• Electrique ou aux agrocarburants : quelle voiture pollue le moins ?

    Electrique ou aux agrocarburants : quelle voiture pollue le moins ?Il n’y aura bientôt plus de pétrole. Ça, on commence à le comprendre. Mais de là à se passer de la voiture, vous n’y pensez pas ! Alors en attendant la caisse qui marche à l’air pur, on met quoi dans le réservoir ? De la betterave ou des électrons ?

    La voiture électrique avance dans la lumière, un peignoir sur le dos. L’automobile aux agrocarburants, elle, est déjà dans son coin. Elles vont s’affronter sur le ring environnemental. « Un match impossible ! », soufflent certains. Certes, aucune étude ne compare encore les bienfaits écologiques de la betterave face à la fée électricité, mais cette question sera bientôt incontournable. A l’heure de la fin annoncée du pétrole, on aimerait savoir sur qui il faudra parier pour déplacer nos tacots : le courant ou le végétal ? Les deux « green pretenders » sont maintenant face à face. Ils se toisent. Le combat va commencer. Il a lieu en France, histoire de boxer selon les règles énergétiques hexagonales : 77 % de nucléaire, 11 % d’hydroélectrique, 10 % de thermique et 2 % pour les autres énergies renouvelables (1).
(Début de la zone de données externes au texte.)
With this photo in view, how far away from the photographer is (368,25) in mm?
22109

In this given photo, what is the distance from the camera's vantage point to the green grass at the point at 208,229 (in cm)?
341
Promoteur avisé, Terra ecoallume son cigare et s’enfonce dans son siège.

    Premier round : on s’observe

    Premières secondes et, déjà, on tente de s’intimider. A notre gauche, la voiture électrique. Plutôt petite mais boxant tout de même dans la catégorie des poids moyens en raison de ses encombrantes batteries. Chargée à bloc, elle peut atteindre une vitesse de 140 km/h pour la petite I-Miev de Mitsubishi (en octobre prochain dans les concessions françaises), voire 200 km/h pour la Tesla Roadster californienne. L’autonomie ? Pas folichonne : de 140 km à 350 km pour ces deux modèles. Et pour recharger, bonjour la galère, car les bornes sont quasi inexistantes. Elles doivent rester branchées sur du 220 V entre cinq et sept heures. La solution viendra peut-être du changement de batteries en station, aussi rapide qu’un plein de super. A notre droite, une automobile aux agrocarburants – aussi surnommée « auto-agro » – comme la Volvo S40 Flexifuel ou la Renault Megane bioéthanol. Identique à son aînée 100 % pétrole, elle est aussi rapide et autonome, mais un chouïa plus verte : 114 g de CO2 au km pour une voiture à l’éthanol contre 164 g, en moyenne, pour une auto au super (2).

    Deuxième round : qui est la plus propre en CO2 ?

    La voiture électrique place d’entrée une droite à son adversaire. Avec son déplacement zéro émission, elle s’affiche plus souple sur le ring : 21 g de CO2/km (3). Contre 114 g pour une berline à l’éthanol. Ou 73 g avec du diesel de colza. Seul le diesel de tournesol, avec ses 34 g, peut faire figure de challenger. Il prendrait même l’avantage si la rencontre se déroulait au Japon. Là-bas, le nucléaire ne représente que 30 % du « mix énergétique » du pays. Mais en France, le nucléaire frise les 80 %. Cette énergie n’émet que peu de CO2, voire pas du tout si l’on fait semblant d’oublier qu’il a fallu extraire l’uranium, le transporter, puis le retraiter. Ses 21 g, l’auto à électrons les doit essentiellement aux centrales électriques utilisant les énergies fossiles (gaz, charbon, fioul) et au carbone émis lors de sa fabrication. Dans le public, on fait la moue. « La voiture électrique n’est pas propre pour autant. Elle reporte la pollution sur la centrale thermique ou nucléaire », observe Michel Dubromel, responsable du réseau Transports de la fédération France Nature Environnement (FNE).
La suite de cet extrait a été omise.